El Lugo, por su parte, es un club con estructura y ambición en la categoría. Ya tuvo en sus filas a Jordi Calavera, hermano mayor de Josep, en una cesión procedente del Eibar en 2016. La conexión familiar y la seriedad del proyecto gallego podrían jugar a favor de los lucenses en esta negociación.
Polonia, la opción exótica que no se descarta
Más sorprendente resulta la opción del fútbol polaco, que también ha puesto sobre la mesa una propuesta para Calavera. Aunque no se han trascendido detalles del club interesado, la posibilidad de salir al extranjero siempre resulta atractiva para un futbolista de 26 años que busca nuevos retos y, posiblemente, mejores condiciones económicas.
El fútbol polaco ha ganado visibilidad en los últimos años y varios jugadores españoles han dado el salto a la Ekstraklasa con resultados dispares. Para Calavera, sería una experiencia completamente nueva, lejos de la presión mediática del fútbol español y con la posibilidad de ser protagonista en un campeonato menos exigente físicamente pero con proyección europea.
El Tenerife, con la sartén por el mango
Quien tiene la última palabra en todo este culebrón es el Tenerife. El club canario es propietario de los derechos del jugador y puede decidir si lo cede nuevamente, si lo vende o si lo retiene para la próxima temporada en Segunda División. Álvaro Cervera, técnico del conjunto insular, no ha contado con él esta campaña, lo que hace pensar que una nueva cesión es la opción más probable.
El Hércules ha planteado repetir la fórmula de cesión remunerada que funcionó en enero, asumiendo la ficha del jugador y pagando una cantidad en función de objetivos. Sin embargo, el Tenerife podría optar por una venta si algún club pone sobre la mesa una oferta interesante. Con contrato hasta 2028, el club canario no tiene prisa, pero tampoco quiere tener en plantilla a un futbolista que no entra en los planes del entrenador.
Calavera, ante una decisión clave para su carrera
A sus 26 años, Josep Calavera se encuentra en un momento crucial de su carrera. Tras debutar en el fútbol profesional con el Castellón y vivir una experiencia frustrante en el Tenerife, la cesión al Hércules le devolvió la continuidad y la confianza. Ahora debe decidir si apuesta por la estabilidad de seguir en Alicante, si regresa a sus raíces en el Nàstic, si prueba suerte en Galicia con el Lugo o si se atreve con la aventura polaca.
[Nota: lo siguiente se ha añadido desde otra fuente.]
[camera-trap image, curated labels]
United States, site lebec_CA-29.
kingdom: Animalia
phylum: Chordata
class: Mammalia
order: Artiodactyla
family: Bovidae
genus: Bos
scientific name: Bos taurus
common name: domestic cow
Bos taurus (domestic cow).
Lo que está claro es que el mercado le sonríe. No todos los futbolistas de Primera Federación tienen sobre la mesa cuatro opciones diferentes, y eso habla bien de su rendimiento y de su proyección. El Hércules lo sabe y por eso ha movido ficha pronto, pero la competencia es real y el desenlace, incierto.
Las próximas semanas serán decisivas. El Tenerife escuchará ofertas, Calavera sopesará pros y contras, y el Hércules intentará convencer con argumentos deportivos y económicos. Mientras tanto, Lugo, Nàstic y algún club polaco esperan su oportunidad. El pivote tarraconense tiene donde elegir, y eso, en el fútbol modesto, ya es un lujo.